### Activity
Drop every picture and give the entries back exactly.

+++ Dataset content +++

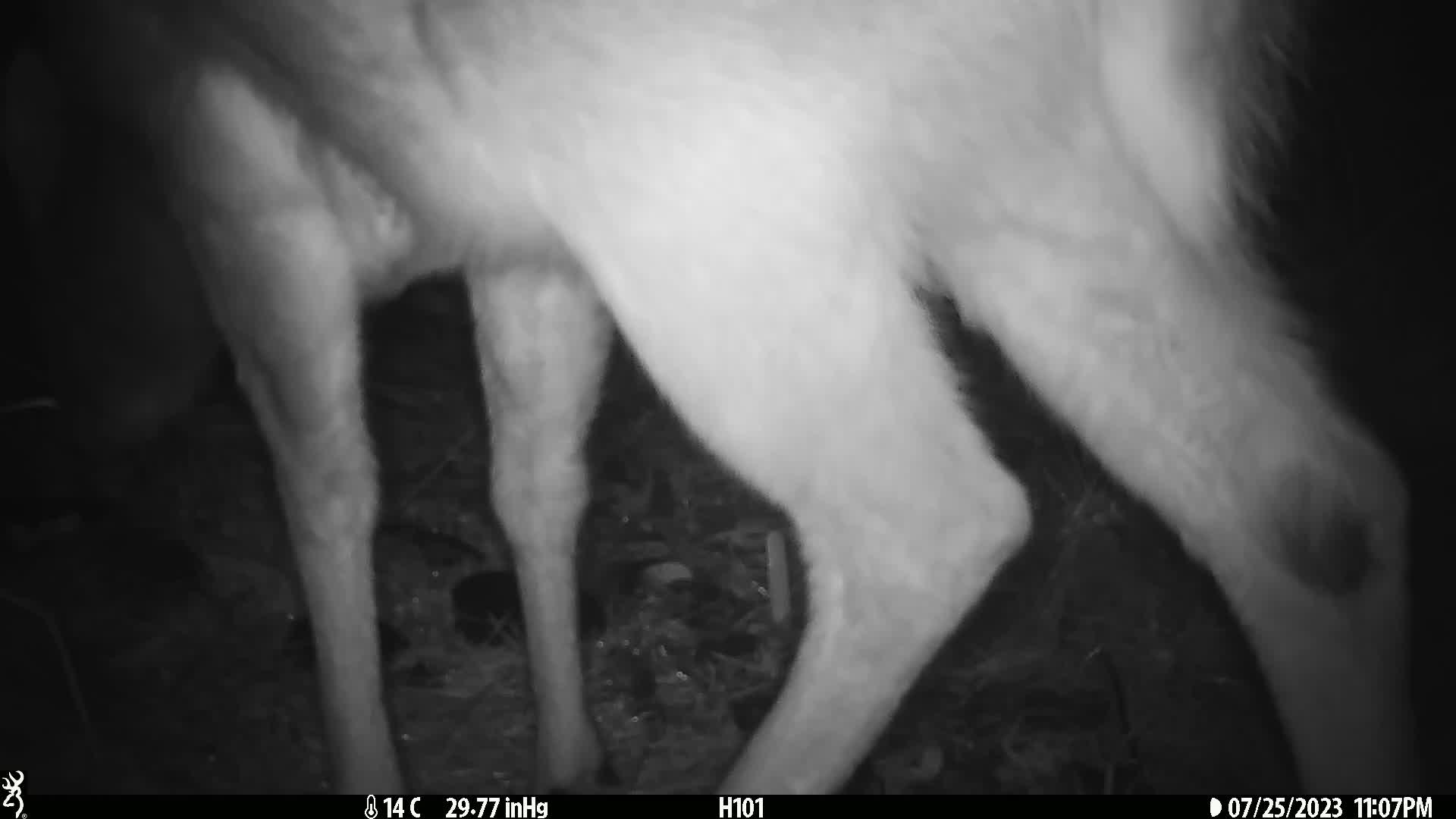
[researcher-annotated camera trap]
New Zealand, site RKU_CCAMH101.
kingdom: Animalia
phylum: Chordata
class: Mammalia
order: Artiodactyla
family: Cervidae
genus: Odocoileus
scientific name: Odocoileus virginianus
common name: white-tailed deer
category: white tailed deer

+++

### Result
[researcher-annotated camera trap]
New Zealand, site RKU_CCAMH101.
kingdom: Animalia
phylum: Chordata
class: Mammalia
order: Artiodactyla
family: Cervidae
genus: Odocoileus
scientific name: Odocoileus virginianus
common name: white-tailed deer
category: white tailed deer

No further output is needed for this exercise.